The World Wide Interweb is a funny thing.  Because it greatly reduces face-to-face interaction, it’s hard to tell if someone is happy or sad, being serious or sarcastic, mildly anxious or standing on the side of a building and ready to push the eternal “ESC” button.

That’s why I’m glad we have tools like emoticons, as illustrated thusly:

Someone might say: My cat just died.  :(  and we know they’re unhappy because of the I’m-frowning-on-my-side frowny face.

And then I would say, One cat down, 200 bazillion to go.  :)  and you know that I’m happy, because I’m just that kind of a sicko. 

Then there are the important issues, which people draw to your attention by putting them in bold, as in:

I think the Connections Pastor just intentionally ran over my cat.  Twice.

But my all-time favorite is the CAPS YELLER.  Perhaps you’re familiar with the caps yeller: it’s your aunt who doesn’t realize that caps lock works both ways.  Everything is important, everything is urgent, everything jumps out into your face like a computerized cat off a fridge, a’like so:

I JUST WANTED YOU TO KNOW THAT I BOUGHT MORE CAT FOOD, BUT THE CAT IS DEAD.  SO I THINK I WILL GET ANOTHER CAT.  OR LEARN TO LIKE SALMON FLAVORED BITS O’STUFF.

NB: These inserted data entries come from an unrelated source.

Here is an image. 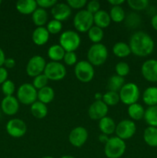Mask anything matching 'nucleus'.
Listing matches in <instances>:
<instances>
[{
    "label": "nucleus",
    "instance_id": "obj_23",
    "mask_svg": "<svg viewBox=\"0 0 157 158\" xmlns=\"http://www.w3.org/2000/svg\"><path fill=\"white\" fill-rule=\"evenodd\" d=\"M30 110L32 115L36 119L45 118L48 114V107L46 104H44L38 100L31 105Z\"/></svg>",
    "mask_w": 157,
    "mask_h": 158
},
{
    "label": "nucleus",
    "instance_id": "obj_44",
    "mask_svg": "<svg viewBox=\"0 0 157 158\" xmlns=\"http://www.w3.org/2000/svg\"><path fill=\"white\" fill-rule=\"evenodd\" d=\"M37 5L42 9H49L52 8L57 3L56 0H37Z\"/></svg>",
    "mask_w": 157,
    "mask_h": 158
},
{
    "label": "nucleus",
    "instance_id": "obj_35",
    "mask_svg": "<svg viewBox=\"0 0 157 158\" xmlns=\"http://www.w3.org/2000/svg\"><path fill=\"white\" fill-rule=\"evenodd\" d=\"M127 3L133 10L141 11L144 10L149 6V2L148 0H128Z\"/></svg>",
    "mask_w": 157,
    "mask_h": 158
},
{
    "label": "nucleus",
    "instance_id": "obj_26",
    "mask_svg": "<svg viewBox=\"0 0 157 158\" xmlns=\"http://www.w3.org/2000/svg\"><path fill=\"white\" fill-rule=\"evenodd\" d=\"M66 51L59 44H55L51 46L48 49V56L52 61L59 62L64 58Z\"/></svg>",
    "mask_w": 157,
    "mask_h": 158
},
{
    "label": "nucleus",
    "instance_id": "obj_46",
    "mask_svg": "<svg viewBox=\"0 0 157 158\" xmlns=\"http://www.w3.org/2000/svg\"><path fill=\"white\" fill-rule=\"evenodd\" d=\"M15 66V60L12 58H6L5 60L4 66L6 69H12Z\"/></svg>",
    "mask_w": 157,
    "mask_h": 158
},
{
    "label": "nucleus",
    "instance_id": "obj_1",
    "mask_svg": "<svg viewBox=\"0 0 157 158\" xmlns=\"http://www.w3.org/2000/svg\"><path fill=\"white\" fill-rule=\"evenodd\" d=\"M129 46L131 52L134 55L139 57H146L153 52L155 43L149 34L139 31L131 35Z\"/></svg>",
    "mask_w": 157,
    "mask_h": 158
},
{
    "label": "nucleus",
    "instance_id": "obj_4",
    "mask_svg": "<svg viewBox=\"0 0 157 158\" xmlns=\"http://www.w3.org/2000/svg\"><path fill=\"white\" fill-rule=\"evenodd\" d=\"M120 101L126 105H132L137 103L140 96L139 86L134 83H125L119 92Z\"/></svg>",
    "mask_w": 157,
    "mask_h": 158
},
{
    "label": "nucleus",
    "instance_id": "obj_50",
    "mask_svg": "<svg viewBox=\"0 0 157 158\" xmlns=\"http://www.w3.org/2000/svg\"><path fill=\"white\" fill-rule=\"evenodd\" d=\"M151 25H152V28L157 31V14L154 15L151 19Z\"/></svg>",
    "mask_w": 157,
    "mask_h": 158
},
{
    "label": "nucleus",
    "instance_id": "obj_8",
    "mask_svg": "<svg viewBox=\"0 0 157 158\" xmlns=\"http://www.w3.org/2000/svg\"><path fill=\"white\" fill-rule=\"evenodd\" d=\"M37 89L31 83H23L17 90V100L23 105H32L37 100Z\"/></svg>",
    "mask_w": 157,
    "mask_h": 158
},
{
    "label": "nucleus",
    "instance_id": "obj_42",
    "mask_svg": "<svg viewBox=\"0 0 157 158\" xmlns=\"http://www.w3.org/2000/svg\"><path fill=\"white\" fill-rule=\"evenodd\" d=\"M86 10L89 12H90V13H92V15H94L98 11L100 10L99 2L98 1H95V0H92V1L87 2V4H86Z\"/></svg>",
    "mask_w": 157,
    "mask_h": 158
},
{
    "label": "nucleus",
    "instance_id": "obj_34",
    "mask_svg": "<svg viewBox=\"0 0 157 158\" xmlns=\"http://www.w3.org/2000/svg\"><path fill=\"white\" fill-rule=\"evenodd\" d=\"M103 100L108 106H113L118 104L120 101L119 93L113 91H107L106 94H103Z\"/></svg>",
    "mask_w": 157,
    "mask_h": 158
},
{
    "label": "nucleus",
    "instance_id": "obj_55",
    "mask_svg": "<svg viewBox=\"0 0 157 158\" xmlns=\"http://www.w3.org/2000/svg\"><path fill=\"white\" fill-rule=\"evenodd\" d=\"M2 4V1H1V0H0V5H1Z\"/></svg>",
    "mask_w": 157,
    "mask_h": 158
},
{
    "label": "nucleus",
    "instance_id": "obj_20",
    "mask_svg": "<svg viewBox=\"0 0 157 158\" xmlns=\"http://www.w3.org/2000/svg\"><path fill=\"white\" fill-rule=\"evenodd\" d=\"M93 21L95 26L105 29L107 28L111 23V19L109 16V13L106 10H101L95 13L93 15Z\"/></svg>",
    "mask_w": 157,
    "mask_h": 158
},
{
    "label": "nucleus",
    "instance_id": "obj_33",
    "mask_svg": "<svg viewBox=\"0 0 157 158\" xmlns=\"http://www.w3.org/2000/svg\"><path fill=\"white\" fill-rule=\"evenodd\" d=\"M88 37L91 42L95 43H100L104 37V32L103 29L98 26H93L89 31H88Z\"/></svg>",
    "mask_w": 157,
    "mask_h": 158
},
{
    "label": "nucleus",
    "instance_id": "obj_13",
    "mask_svg": "<svg viewBox=\"0 0 157 158\" xmlns=\"http://www.w3.org/2000/svg\"><path fill=\"white\" fill-rule=\"evenodd\" d=\"M87 130L83 127H76L70 131L69 135V141L75 148H81L87 141Z\"/></svg>",
    "mask_w": 157,
    "mask_h": 158
},
{
    "label": "nucleus",
    "instance_id": "obj_38",
    "mask_svg": "<svg viewBox=\"0 0 157 158\" xmlns=\"http://www.w3.org/2000/svg\"><path fill=\"white\" fill-rule=\"evenodd\" d=\"M46 29L49 34H58L61 32L62 29V22L53 19L47 23Z\"/></svg>",
    "mask_w": 157,
    "mask_h": 158
},
{
    "label": "nucleus",
    "instance_id": "obj_25",
    "mask_svg": "<svg viewBox=\"0 0 157 158\" xmlns=\"http://www.w3.org/2000/svg\"><path fill=\"white\" fill-rule=\"evenodd\" d=\"M55 97V91L51 86H46L42 89L38 90L37 99L38 101L42 102L44 104H48L54 100Z\"/></svg>",
    "mask_w": 157,
    "mask_h": 158
},
{
    "label": "nucleus",
    "instance_id": "obj_41",
    "mask_svg": "<svg viewBox=\"0 0 157 158\" xmlns=\"http://www.w3.org/2000/svg\"><path fill=\"white\" fill-rule=\"evenodd\" d=\"M63 60H64V63L68 66H73L78 63L77 56L75 52H66Z\"/></svg>",
    "mask_w": 157,
    "mask_h": 158
},
{
    "label": "nucleus",
    "instance_id": "obj_11",
    "mask_svg": "<svg viewBox=\"0 0 157 158\" xmlns=\"http://www.w3.org/2000/svg\"><path fill=\"white\" fill-rule=\"evenodd\" d=\"M136 131L135 123L131 120H123L120 121L115 127L116 137L122 140H128L135 135Z\"/></svg>",
    "mask_w": 157,
    "mask_h": 158
},
{
    "label": "nucleus",
    "instance_id": "obj_18",
    "mask_svg": "<svg viewBox=\"0 0 157 158\" xmlns=\"http://www.w3.org/2000/svg\"><path fill=\"white\" fill-rule=\"evenodd\" d=\"M49 32L46 27H37L34 29L32 35V42L37 46H43L49 40Z\"/></svg>",
    "mask_w": 157,
    "mask_h": 158
},
{
    "label": "nucleus",
    "instance_id": "obj_22",
    "mask_svg": "<svg viewBox=\"0 0 157 158\" xmlns=\"http://www.w3.org/2000/svg\"><path fill=\"white\" fill-rule=\"evenodd\" d=\"M143 100L145 104L149 106L157 105V87L149 86L146 88L143 94Z\"/></svg>",
    "mask_w": 157,
    "mask_h": 158
},
{
    "label": "nucleus",
    "instance_id": "obj_51",
    "mask_svg": "<svg viewBox=\"0 0 157 158\" xmlns=\"http://www.w3.org/2000/svg\"><path fill=\"white\" fill-rule=\"evenodd\" d=\"M103 94H101V93H96V94H95V100H103Z\"/></svg>",
    "mask_w": 157,
    "mask_h": 158
},
{
    "label": "nucleus",
    "instance_id": "obj_5",
    "mask_svg": "<svg viewBox=\"0 0 157 158\" xmlns=\"http://www.w3.org/2000/svg\"><path fill=\"white\" fill-rule=\"evenodd\" d=\"M81 39L77 32L66 30L60 35L59 45L66 52H75L80 46Z\"/></svg>",
    "mask_w": 157,
    "mask_h": 158
},
{
    "label": "nucleus",
    "instance_id": "obj_16",
    "mask_svg": "<svg viewBox=\"0 0 157 158\" xmlns=\"http://www.w3.org/2000/svg\"><path fill=\"white\" fill-rule=\"evenodd\" d=\"M2 111L8 116H13L18 113L19 102L14 96L5 97L1 102Z\"/></svg>",
    "mask_w": 157,
    "mask_h": 158
},
{
    "label": "nucleus",
    "instance_id": "obj_17",
    "mask_svg": "<svg viewBox=\"0 0 157 158\" xmlns=\"http://www.w3.org/2000/svg\"><path fill=\"white\" fill-rule=\"evenodd\" d=\"M51 13L54 19L62 22L69 18L72 13V9L67 3L57 2L51 9Z\"/></svg>",
    "mask_w": 157,
    "mask_h": 158
},
{
    "label": "nucleus",
    "instance_id": "obj_2",
    "mask_svg": "<svg viewBox=\"0 0 157 158\" xmlns=\"http://www.w3.org/2000/svg\"><path fill=\"white\" fill-rule=\"evenodd\" d=\"M88 62L92 66L104 64L108 58V49L103 43H95L89 47L87 52Z\"/></svg>",
    "mask_w": 157,
    "mask_h": 158
},
{
    "label": "nucleus",
    "instance_id": "obj_6",
    "mask_svg": "<svg viewBox=\"0 0 157 158\" xmlns=\"http://www.w3.org/2000/svg\"><path fill=\"white\" fill-rule=\"evenodd\" d=\"M93 24V15L86 9L78 11L73 18L74 27L79 32H88Z\"/></svg>",
    "mask_w": 157,
    "mask_h": 158
},
{
    "label": "nucleus",
    "instance_id": "obj_3",
    "mask_svg": "<svg viewBox=\"0 0 157 158\" xmlns=\"http://www.w3.org/2000/svg\"><path fill=\"white\" fill-rule=\"evenodd\" d=\"M126 149L125 141L118 137H109L105 144L104 152L108 158H120L124 154Z\"/></svg>",
    "mask_w": 157,
    "mask_h": 158
},
{
    "label": "nucleus",
    "instance_id": "obj_7",
    "mask_svg": "<svg viewBox=\"0 0 157 158\" xmlns=\"http://www.w3.org/2000/svg\"><path fill=\"white\" fill-rule=\"evenodd\" d=\"M74 72H75L77 80L84 83L92 81L95 75L93 66L89 62H88V60L87 61L86 60L78 61L75 64Z\"/></svg>",
    "mask_w": 157,
    "mask_h": 158
},
{
    "label": "nucleus",
    "instance_id": "obj_15",
    "mask_svg": "<svg viewBox=\"0 0 157 158\" xmlns=\"http://www.w3.org/2000/svg\"><path fill=\"white\" fill-rule=\"evenodd\" d=\"M109 110V106L103 100H95L90 105L88 110V114L90 119L100 120L106 117Z\"/></svg>",
    "mask_w": 157,
    "mask_h": 158
},
{
    "label": "nucleus",
    "instance_id": "obj_14",
    "mask_svg": "<svg viewBox=\"0 0 157 158\" xmlns=\"http://www.w3.org/2000/svg\"><path fill=\"white\" fill-rule=\"evenodd\" d=\"M141 73L144 79L151 83H157V60L150 59L143 63Z\"/></svg>",
    "mask_w": 157,
    "mask_h": 158
},
{
    "label": "nucleus",
    "instance_id": "obj_49",
    "mask_svg": "<svg viewBox=\"0 0 157 158\" xmlns=\"http://www.w3.org/2000/svg\"><path fill=\"white\" fill-rule=\"evenodd\" d=\"M6 59V55H5L4 51H3V49H2V48H0V67L4 66V63Z\"/></svg>",
    "mask_w": 157,
    "mask_h": 158
},
{
    "label": "nucleus",
    "instance_id": "obj_43",
    "mask_svg": "<svg viewBox=\"0 0 157 158\" xmlns=\"http://www.w3.org/2000/svg\"><path fill=\"white\" fill-rule=\"evenodd\" d=\"M66 3L69 5L71 9H80L86 6L87 1L86 0H68Z\"/></svg>",
    "mask_w": 157,
    "mask_h": 158
},
{
    "label": "nucleus",
    "instance_id": "obj_37",
    "mask_svg": "<svg viewBox=\"0 0 157 158\" xmlns=\"http://www.w3.org/2000/svg\"><path fill=\"white\" fill-rule=\"evenodd\" d=\"M48 83H49V79L46 77L44 73H42L34 77L33 81H32V86L36 89L39 90V89L47 86Z\"/></svg>",
    "mask_w": 157,
    "mask_h": 158
},
{
    "label": "nucleus",
    "instance_id": "obj_31",
    "mask_svg": "<svg viewBox=\"0 0 157 158\" xmlns=\"http://www.w3.org/2000/svg\"><path fill=\"white\" fill-rule=\"evenodd\" d=\"M144 119L149 127H157V105L149 106L146 110Z\"/></svg>",
    "mask_w": 157,
    "mask_h": 158
},
{
    "label": "nucleus",
    "instance_id": "obj_39",
    "mask_svg": "<svg viewBox=\"0 0 157 158\" xmlns=\"http://www.w3.org/2000/svg\"><path fill=\"white\" fill-rule=\"evenodd\" d=\"M1 89L5 97L13 96V94L15 91V85L12 80H7L2 84Z\"/></svg>",
    "mask_w": 157,
    "mask_h": 158
},
{
    "label": "nucleus",
    "instance_id": "obj_40",
    "mask_svg": "<svg viewBox=\"0 0 157 158\" xmlns=\"http://www.w3.org/2000/svg\"><path fill=\"white\" fill-rule=\"evenodd\" d=\"M115 70L116 73V75L122 77H125L129 73L130 68H129L128 63H125V62H119L115 65Z\"/></svg>",
    "mask_w": 157,
    "mask_h": 158
},
{
    "label": "nucleus",
    "instance_id": "obj_28",
    "mask_svg": "<svg viewBox=\"0 0 157 158\" xmlns=\"http://www.w3.org/2000/svg\"><path fill=\"white\" fill-rule=\"evenodd\" d=\"M32 19L37 27L44 26L48 21V13L46 9L37 8L36 10L32 14Z\"/></svg>",
    "mask_w": 157,
    "mask_h": 158
},
{
    "label": "nucleus",
    "instance_id": "obj_19",
    "mask_svg": "<svg viewBox=\"0 0 157 158\" xmlns=\"http://www.w3.org/2000/svg\"><path fill=\"white\" fill-rule=\"evenodd\" d=\"M17 11L23 15H30L36 10L38 5L35 0H19L15 5Z\"/></svg>",
    "mask_w": 157,
    "mask_h": 158
},
{
    "label": "nucleus",
    "instance_id": "obj_45",
    "mask_svg": "<svg viewBox=\"0 0 157 158\" xmlns=\"http://www.w3.org/2000/svg\"><path fill=\"white\" fill-rule=\"evenodd\" d=\"M8 70L5 67H0V84H2L4 82L8 80Z\"/></svg>",
    "mask_w": 157,
    "mask_h": 158
},
{
    "label": "nucleus",
    "instance_id": "obj_32",
    "mask_svg": "<svg viewBox=\"0 0 157 158\" xmlns=\"http://www.w3.org/2000/svg\"><path fill=\"white\" fill-rule=\"evenodd\" d=\"M109 16H110L111 21L119 23L124 21L125 18H126V13L121 6H112L109 12Z\"/></svg>",
    "mask_w": 157,
    "mask_h": 158
},
{
    "label": "nucleus",
    "instance_id": "obj_9",
    "mask_svg": "<svg viewBox=\"0 0 157 158\" xmlns=\"http://www.w3.org/2000/svg\"><path fill=\"white\" fill-rule=\"evenodd\" d=\"M43 73L46 76L49 80L59 81L63 80L66 76V69L60 62L51 61L46 63Z\"/></svg>",
    "mask_w": 157,
    "mask_h": 158
},
{
    "label": "nucleus",
    "instance_id": "obj_53",
    "mask_svg": "<svg viewBox=\"0 0 157 158\" xmlns=\"http://www.w3.org/2000/svg\"><path fill=\"white\" fill-rule=\"evenodd\" d=\"M42 158H54L53 157H51V156H45Z\"/></svg>",
    "mask_w": 157,
    "mask_h": 158
},
{
    "label": "nucleus",
    "instance_id": "obj_54",
    "mask_svg": "<svg viewBox=\"0 0 157 158\" xmlns=\"http://www.w3.org/2000/svg\"><path fill=\"white\" fill-rule=\"evenodd\" d=\"M0 117H1V110H0Z\"/></svg>",
    "mask_w": 157,
    "mask_h": 158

I don’t know which method I will use today to draw your attention to the fact that you didn’t hear me very well last week, because as I do most days, I’m completely making this stuff up as I go along.  But readers, you’ve never let me down so far, and I don’t expect you to start now.  I NEED TO KNOW YOUR WORST JOB EVER (READ MORE ABOUT IT HERE).  :)

And no, Jon Lunn, you cannot name the name of the business or your boss, or where he lives, or what you’d like to do with his cat.  That’s why your comment didn’t post, sicko.

Remember, there are prizes.  Or actually, two prizes.  Okay, your choice out of two prizes.  

Seriously, hurry up.  Thursday’s your deadline.